Changing the AI race payoff matrix

Suppose that AI capability research is done, but AI safety research is ongoing. Any of the major players can launch an AI at the press of a button to win the cosmos. The longer everyone waits, the lower the chance that the cosmos is paperclips. The default is that someone will press the button once they prefer their chance at an intact cosmos to risking the race going on further. This unfortunate situation could be helped by the fact that pressing the button need not be obvious by the other players. So suppose that the winner decides to lay low and smite whoever presses the button thereafter*. Then other people would have an incentive not to press the button that goes up over time!

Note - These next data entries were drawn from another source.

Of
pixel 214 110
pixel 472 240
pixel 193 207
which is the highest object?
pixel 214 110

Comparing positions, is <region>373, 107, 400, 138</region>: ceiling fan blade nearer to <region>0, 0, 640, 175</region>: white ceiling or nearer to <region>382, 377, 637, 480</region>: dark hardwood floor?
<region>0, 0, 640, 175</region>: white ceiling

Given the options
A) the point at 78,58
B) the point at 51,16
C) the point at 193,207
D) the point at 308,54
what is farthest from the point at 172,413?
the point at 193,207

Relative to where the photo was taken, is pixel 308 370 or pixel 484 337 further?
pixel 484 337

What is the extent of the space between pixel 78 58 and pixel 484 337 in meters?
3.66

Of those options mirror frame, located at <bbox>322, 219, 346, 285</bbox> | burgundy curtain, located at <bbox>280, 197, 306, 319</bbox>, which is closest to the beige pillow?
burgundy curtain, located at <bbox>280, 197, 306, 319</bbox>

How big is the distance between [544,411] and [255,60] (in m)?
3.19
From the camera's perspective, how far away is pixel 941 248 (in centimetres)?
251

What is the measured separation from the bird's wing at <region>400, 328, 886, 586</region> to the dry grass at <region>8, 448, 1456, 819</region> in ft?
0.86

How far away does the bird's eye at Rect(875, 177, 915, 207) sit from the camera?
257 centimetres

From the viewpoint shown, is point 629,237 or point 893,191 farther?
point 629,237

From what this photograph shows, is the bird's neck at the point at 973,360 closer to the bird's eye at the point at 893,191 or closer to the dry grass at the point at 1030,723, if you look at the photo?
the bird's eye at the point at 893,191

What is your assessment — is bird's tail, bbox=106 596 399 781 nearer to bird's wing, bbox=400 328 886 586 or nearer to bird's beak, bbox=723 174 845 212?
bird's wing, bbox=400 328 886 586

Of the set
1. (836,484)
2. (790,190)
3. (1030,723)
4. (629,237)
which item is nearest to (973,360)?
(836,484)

Let paperclip probability p(t):=e^-t decay exponentially. Let t’ be the last time at which the one other player wouldn’t press the button. What mixed button-pressing strategy do we employ to make the get-smitten probability shore up the fading paperclip probability? At time t>=t’, we press the button with probability density -p’(t)=e^-t. Then the probability that our strategy ever causes paperclips is .5*e^-2t’.

*He could also just figure out what everyone else would do in any situation and reward accordingly as a strategy against one-boxers, or copy the planet ten times over as a strategy against thirders, but this variant should work against your average human. (Turns out a large amount of strategies become available once you’re omnipotent. Suggest more.)